В то время, пока мы разговаривали друг с другом, здесь же сидел архимандрит Мирон и пришивал заплатку к брюкам. Он посмотрел на Гастона своими ясными блестящими глазами и сказал: "Несколько лет тому назад я получил от своего брата открытку из Нью-Йорка. Он изображен там на вершине Эмпайр стейт билдинга. Но, пастор Гастон, он не исследовал вначале фундамента. Факт, что зданию уже 30 лет, послужил ему доказательством того, что фундамент был в порядке. То же самое касается и церкви, которая уже в течение 2000 лет стоит на основании истины".
Наши аргументы произвели на Гастона впечатление. Его боль немного уменьшилась, а вера углубилась. Желание покончить с собой исчезло в течение нескольких недель. Но все еще казалось, что он носил с собой груз какой-то вины.

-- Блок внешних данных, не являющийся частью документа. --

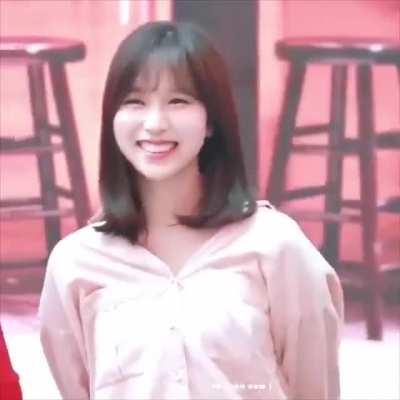 Pouting Mina compilation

Летом начался новый наплыв заключенных. Нас распределили по разным камерам, и я потерял его из виду.
Победа любви
Прошли месяцы. Я проповедовал, работал в различных камерах Герлы. Часто меня наказывали, и однажды порка привела к тому, что я снова увидел Гастона.
Это произошло следующим образом: в камере мы играли в шахматы фигурками из хлеба. Дорабанту, который все еще прохаживался по коридорам, неожиданно ворвался к нам и проворчал: "Я не выношу азартных игр".